Source text =
Seattle’s downtown office market ended 2025 with vacancy at another record high, reaching 34.7% in Q4.
The latest numbers from commercial real estate firm CBRE underscore how hybrid work and shrinking office footprints continue to weigh on a tech-heavy market like Seattle. The vacancy rate is up about two percentage points from a year ago, and a fivefold increase from before the pandemic.
Downtown Seattle lost 257,879 square feet of occupied space in Q4, driven by tenant “rightsizing” and reductions in average space requirements, according to CBRE.
Tech companies are still boosting leasing activity in downtown. Impinj renewed and expanded into 73,638 square feet at 400 Fairview, while DAT Solutions (which acquired Seattle startup Outgo last year) and Docker both took sublease space at the Maritime Building along the waterfront — 51,777 and 33,757 square feet, respectively.
But the data shows how Seattle’s commercial real estate market continues to struggle amid remote work and broader pressures including tech layoffs and companies using AI to operate with leaner teams. CoStar reported in November that Seattle recorded the slowest rent growth among the nation’s largest markets over the past year.

What to do = Continue the piece on Seattle's downtown office vacancy from the point where it stops.

Saved entries:
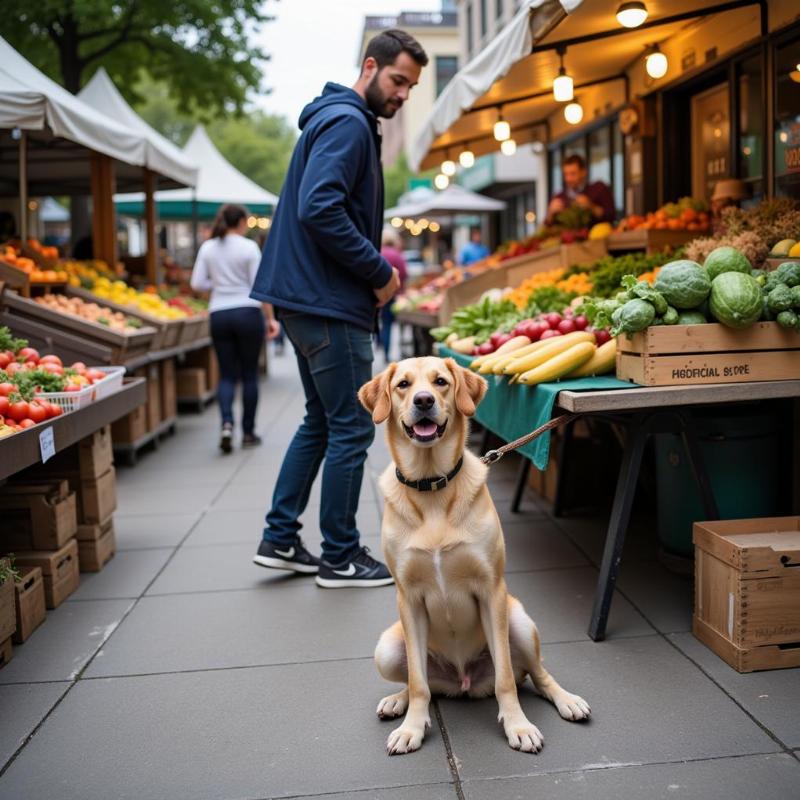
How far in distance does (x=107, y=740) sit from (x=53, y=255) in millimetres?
7230

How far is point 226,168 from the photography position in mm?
19438

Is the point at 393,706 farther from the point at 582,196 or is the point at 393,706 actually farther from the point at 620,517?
the point at 582,196

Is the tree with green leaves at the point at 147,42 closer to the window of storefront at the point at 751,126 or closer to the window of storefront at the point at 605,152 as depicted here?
the window of storefront at the point at 605,152

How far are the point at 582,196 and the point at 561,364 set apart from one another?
6123mm

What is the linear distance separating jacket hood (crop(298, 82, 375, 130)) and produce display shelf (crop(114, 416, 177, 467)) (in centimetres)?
452

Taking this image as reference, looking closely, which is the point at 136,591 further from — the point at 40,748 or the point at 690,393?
the point at 690,393

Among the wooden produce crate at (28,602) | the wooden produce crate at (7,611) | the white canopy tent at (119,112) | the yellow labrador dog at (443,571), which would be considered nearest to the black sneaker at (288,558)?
the wooden produce crate at (28,602)

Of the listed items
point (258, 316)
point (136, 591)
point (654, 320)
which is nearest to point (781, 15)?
point (654, 320)

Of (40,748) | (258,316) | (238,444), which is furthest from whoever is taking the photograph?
(238,444)

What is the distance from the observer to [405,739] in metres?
3.13

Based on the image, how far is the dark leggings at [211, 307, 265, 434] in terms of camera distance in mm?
8867

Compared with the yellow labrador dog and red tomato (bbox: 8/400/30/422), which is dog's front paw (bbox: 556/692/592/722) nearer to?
the yellow labrador dog

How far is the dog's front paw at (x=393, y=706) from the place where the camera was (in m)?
3.36

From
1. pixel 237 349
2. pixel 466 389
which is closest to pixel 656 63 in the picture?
pixel 237 349
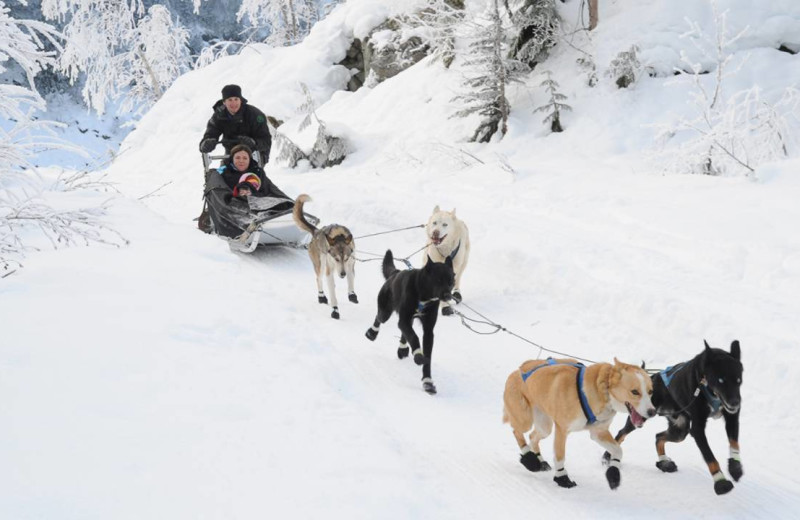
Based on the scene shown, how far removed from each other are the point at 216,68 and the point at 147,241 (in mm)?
20123

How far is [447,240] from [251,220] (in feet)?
9.83

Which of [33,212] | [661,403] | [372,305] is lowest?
[372,305]

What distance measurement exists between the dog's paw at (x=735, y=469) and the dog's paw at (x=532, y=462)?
3.53ft

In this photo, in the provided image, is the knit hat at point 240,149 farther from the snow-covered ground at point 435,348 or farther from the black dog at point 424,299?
the black dog at point 424,299

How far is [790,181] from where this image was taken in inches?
294

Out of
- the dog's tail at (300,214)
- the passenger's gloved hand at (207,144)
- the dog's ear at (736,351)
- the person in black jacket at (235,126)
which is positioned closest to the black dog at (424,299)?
the dog's ear at (736,351)

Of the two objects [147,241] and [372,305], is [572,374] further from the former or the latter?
[147,241]

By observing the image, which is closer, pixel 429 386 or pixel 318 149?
pixel 429 386

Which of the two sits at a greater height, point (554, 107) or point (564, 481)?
point (554, 107)

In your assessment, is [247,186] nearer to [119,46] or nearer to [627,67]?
[627,67]

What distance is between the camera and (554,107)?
12008 millimetres

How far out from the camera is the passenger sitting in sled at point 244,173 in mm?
8891

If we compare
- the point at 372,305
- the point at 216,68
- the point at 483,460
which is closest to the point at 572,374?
the point at 483,460

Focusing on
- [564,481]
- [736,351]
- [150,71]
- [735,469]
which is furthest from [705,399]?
[150,71]
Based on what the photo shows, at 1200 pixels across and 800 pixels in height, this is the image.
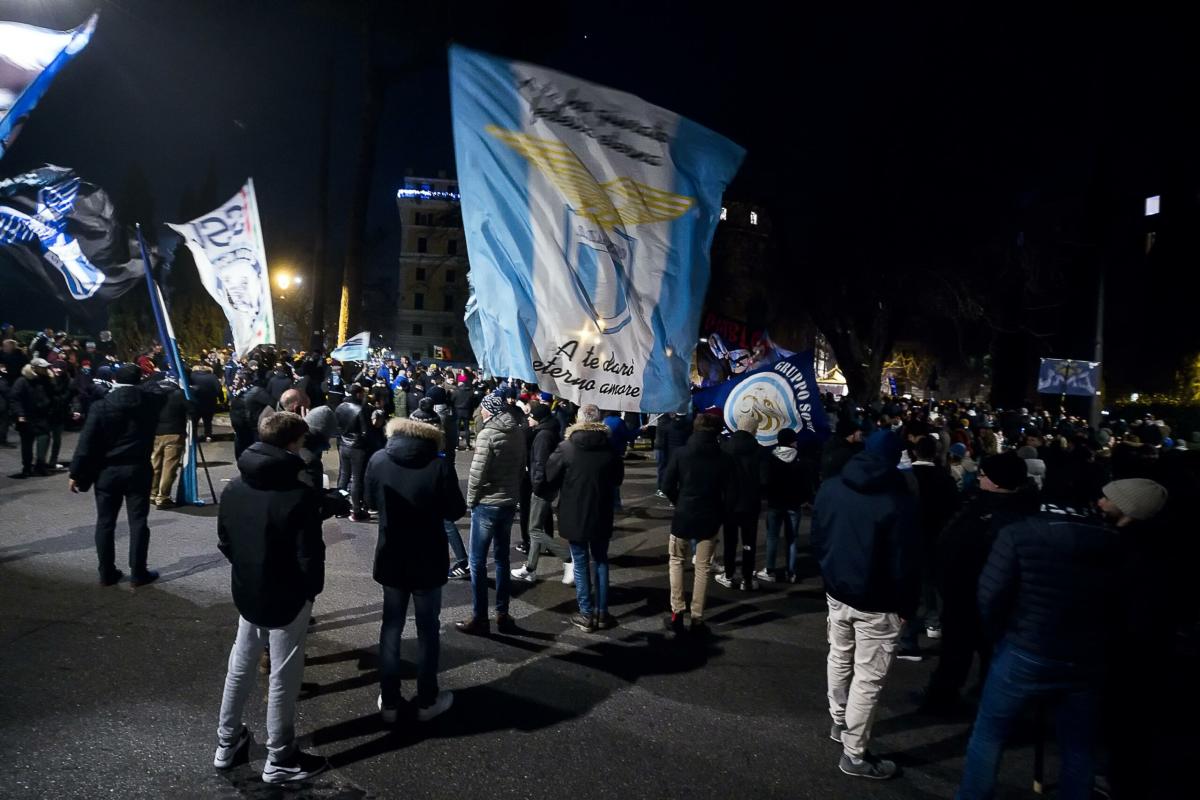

Task result =
Meanwhile, the Eastside is showing early signs of stabilization, fueled in part by Microsoft’s new leases in Redmond and Amazon’s continued buildout in downtown Bellevue. Both companies are enforcing return-to-office policies.
Several technology companies have signed new or expanded leases on the Eastside in recent years, including OpenAI, Snap, Anduril, Shopify, Snowflake, Walmart, and Chewy.
“Notably, a growing number of new-to-market entrants … are choosing the Eastside over Seattle, drawn by Bellevue’s modern office inventory, business friendly climate and skilled technology workforce,” Broderick Group wrote in a new report.
Despite the positive signals, Broderick cautioned that vacancy is unlikely to fall sharply in the near term. Downtown Bellevue’s vacancy rate stood at 25.4% at the end of Q4, up from 16.8% a year ago.